Canada and the U.S. have seen alarming increases in opioid prescribing and in opioid-related overdose deaths. Prince's tragic opioid-related death further highlights this international public health problem.
Indeed, the spectre -- and reality -- of opioid limits have sent shockwaves through segments of the chronic pain community. The vast majority of individuals prescribed opioids take them responsibly, yet are now subject to laws created to prevent illicit opioid use.

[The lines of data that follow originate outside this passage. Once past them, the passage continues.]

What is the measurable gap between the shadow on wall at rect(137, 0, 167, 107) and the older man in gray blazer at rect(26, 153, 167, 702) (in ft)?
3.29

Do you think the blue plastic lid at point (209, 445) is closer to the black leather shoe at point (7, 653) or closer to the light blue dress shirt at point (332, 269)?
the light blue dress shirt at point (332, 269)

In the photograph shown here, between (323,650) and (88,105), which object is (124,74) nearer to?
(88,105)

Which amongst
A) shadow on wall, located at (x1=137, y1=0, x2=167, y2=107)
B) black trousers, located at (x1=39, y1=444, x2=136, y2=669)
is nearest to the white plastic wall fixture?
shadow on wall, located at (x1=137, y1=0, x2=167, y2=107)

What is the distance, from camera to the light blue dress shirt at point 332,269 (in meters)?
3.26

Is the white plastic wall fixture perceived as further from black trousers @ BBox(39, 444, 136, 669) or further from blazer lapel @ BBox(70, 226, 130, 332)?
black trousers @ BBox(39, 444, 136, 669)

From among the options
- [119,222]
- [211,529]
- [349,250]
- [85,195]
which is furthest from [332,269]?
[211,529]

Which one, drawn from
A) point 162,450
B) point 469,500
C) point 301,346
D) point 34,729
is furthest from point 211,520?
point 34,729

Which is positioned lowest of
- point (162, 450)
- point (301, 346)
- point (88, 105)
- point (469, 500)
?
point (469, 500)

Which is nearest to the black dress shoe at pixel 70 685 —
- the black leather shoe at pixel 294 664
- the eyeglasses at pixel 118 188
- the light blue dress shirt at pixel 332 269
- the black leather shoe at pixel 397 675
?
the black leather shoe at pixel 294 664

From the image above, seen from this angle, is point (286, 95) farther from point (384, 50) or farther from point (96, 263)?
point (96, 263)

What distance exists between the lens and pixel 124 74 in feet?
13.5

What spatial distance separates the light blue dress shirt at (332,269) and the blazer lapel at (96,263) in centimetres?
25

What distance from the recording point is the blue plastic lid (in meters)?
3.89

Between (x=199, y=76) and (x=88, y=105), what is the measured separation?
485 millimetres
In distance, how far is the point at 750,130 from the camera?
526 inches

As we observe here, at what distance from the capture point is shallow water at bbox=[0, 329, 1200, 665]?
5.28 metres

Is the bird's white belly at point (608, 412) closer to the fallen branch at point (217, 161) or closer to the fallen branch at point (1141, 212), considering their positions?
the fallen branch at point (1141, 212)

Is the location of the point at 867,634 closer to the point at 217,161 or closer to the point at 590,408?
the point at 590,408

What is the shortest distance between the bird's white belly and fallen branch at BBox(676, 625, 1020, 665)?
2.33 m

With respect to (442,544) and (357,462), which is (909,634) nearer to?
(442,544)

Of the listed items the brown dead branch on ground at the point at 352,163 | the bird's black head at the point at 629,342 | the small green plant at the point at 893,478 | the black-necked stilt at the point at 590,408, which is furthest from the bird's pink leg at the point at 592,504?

Patient advocacy groups have loudly decried unjust medical care for chronic pain. Limiting opioids may preclude some opioid overdose deaths, they say, but what about the untold suffering -- and the suicides -- that may occur when patients cannot tolerate severe ongoing pain? The lives of people with chronic pain matter, too, and they should be treated as patients, not as addicts.
It's a Catch-22, of course. The opioid debate engenders strong emotions for both sides: opioid access versus limits. Is it really a zero-sum game where one group must suffer so the other group may survive?
Even when opioids are taken exactly as prescribed by exemplar patients, they come with a range of health risks including overdose fatality. How do we address the need to reduce health risks while treating chronic pain?
Do opioids help some people with chronic pain? Absolutely. For this reason, prescribers must retain discretion to prescribe them, while recalling that it will be for a minority of patients. Opioids may help, but they can't be the whole story.